» Questions about pictured scenes
================================
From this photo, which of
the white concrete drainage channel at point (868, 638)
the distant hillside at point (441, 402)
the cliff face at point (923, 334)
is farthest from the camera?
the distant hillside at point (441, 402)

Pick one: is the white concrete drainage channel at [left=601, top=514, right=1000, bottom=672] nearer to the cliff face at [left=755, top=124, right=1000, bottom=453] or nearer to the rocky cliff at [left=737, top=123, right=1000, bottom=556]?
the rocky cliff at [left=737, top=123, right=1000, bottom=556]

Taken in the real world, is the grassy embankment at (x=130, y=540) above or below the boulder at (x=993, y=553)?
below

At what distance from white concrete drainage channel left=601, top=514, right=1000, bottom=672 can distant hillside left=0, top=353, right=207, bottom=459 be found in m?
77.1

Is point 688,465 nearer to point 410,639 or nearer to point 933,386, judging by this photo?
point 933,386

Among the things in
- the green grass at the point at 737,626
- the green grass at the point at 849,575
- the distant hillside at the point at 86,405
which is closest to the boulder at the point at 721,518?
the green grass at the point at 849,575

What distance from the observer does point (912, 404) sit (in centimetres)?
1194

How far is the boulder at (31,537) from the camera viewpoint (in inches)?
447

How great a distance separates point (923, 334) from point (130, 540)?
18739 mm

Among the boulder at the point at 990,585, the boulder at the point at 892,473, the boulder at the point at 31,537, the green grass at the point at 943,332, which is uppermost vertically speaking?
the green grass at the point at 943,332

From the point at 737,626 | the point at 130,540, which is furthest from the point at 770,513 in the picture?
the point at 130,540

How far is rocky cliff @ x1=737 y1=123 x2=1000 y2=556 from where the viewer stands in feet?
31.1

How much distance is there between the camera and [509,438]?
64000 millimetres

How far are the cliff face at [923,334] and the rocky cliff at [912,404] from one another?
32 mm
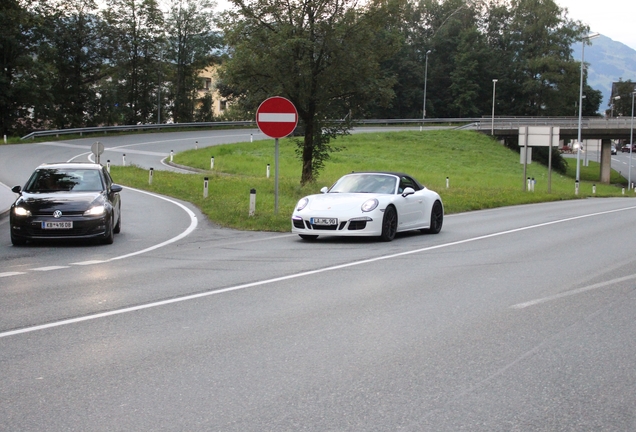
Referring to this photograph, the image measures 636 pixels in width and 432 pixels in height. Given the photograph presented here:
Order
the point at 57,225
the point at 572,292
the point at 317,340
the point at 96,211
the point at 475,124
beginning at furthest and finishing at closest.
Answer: the point at 475,124, the point at 96,211, the point at 57,225, the point at 572,292, the point at 317,340

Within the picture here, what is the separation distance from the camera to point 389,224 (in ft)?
50.1

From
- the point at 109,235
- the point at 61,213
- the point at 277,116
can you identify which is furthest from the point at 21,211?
the point at 277,116

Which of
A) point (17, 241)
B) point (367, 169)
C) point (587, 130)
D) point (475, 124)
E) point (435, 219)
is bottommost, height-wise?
point (367, 169)

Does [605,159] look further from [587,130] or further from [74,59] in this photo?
[74,59]

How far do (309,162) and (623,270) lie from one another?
1907 centimetres

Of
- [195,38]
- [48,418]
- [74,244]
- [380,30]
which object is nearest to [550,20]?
[195,38]

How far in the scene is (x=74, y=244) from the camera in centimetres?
1508

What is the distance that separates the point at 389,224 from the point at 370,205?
606 millimetres

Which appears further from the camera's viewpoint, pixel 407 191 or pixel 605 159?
pixel 605 159

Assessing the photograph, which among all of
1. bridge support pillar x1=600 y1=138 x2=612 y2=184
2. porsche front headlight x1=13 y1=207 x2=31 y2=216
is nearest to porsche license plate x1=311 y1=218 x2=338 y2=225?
porsche front headlight x1=13 y1=207 x2=31 y2=216

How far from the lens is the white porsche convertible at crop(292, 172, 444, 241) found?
14.8m

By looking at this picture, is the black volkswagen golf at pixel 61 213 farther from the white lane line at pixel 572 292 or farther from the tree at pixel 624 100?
the tree at pixel 624 100

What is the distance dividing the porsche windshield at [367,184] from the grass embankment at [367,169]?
1781mm

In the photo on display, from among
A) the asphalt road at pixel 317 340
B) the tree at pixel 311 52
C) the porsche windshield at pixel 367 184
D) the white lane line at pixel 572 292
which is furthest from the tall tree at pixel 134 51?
the white lane line at pixel 572 292
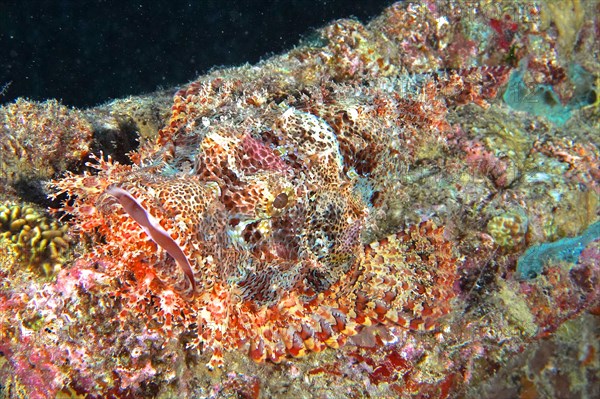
================================
Copy each line of the items above that contains the word "white".

» Result for this task
the white concrete drainage channel at point (868, 638)
Pick one: is the white concrete drainage channel at [left=601, top=514, right=1000, bottom=672] nearer to the cliff face at [left=755, top=124, right=1000, bottom=453] or nearer to the rocky cliff at [left=737, top=123, right=1000, bottom=556]?
At what distance from white concrete drainage channel left=601, top=514, right=1000, bottom=672 can distant hillside left=0, top=353, right=207, bottom=459 be found in m?
How far from the lens is the white porsche convertible at crop(292, 172, 444, 241) found?
By looking at this picture, is the black volkswagen golf at pixel 61 213 farther from the white lane line at pixel 572 292 or farther from the tree at pixel 624 100?
D) the white lane line at pixel 572 292
the white lane line at pixel 572 292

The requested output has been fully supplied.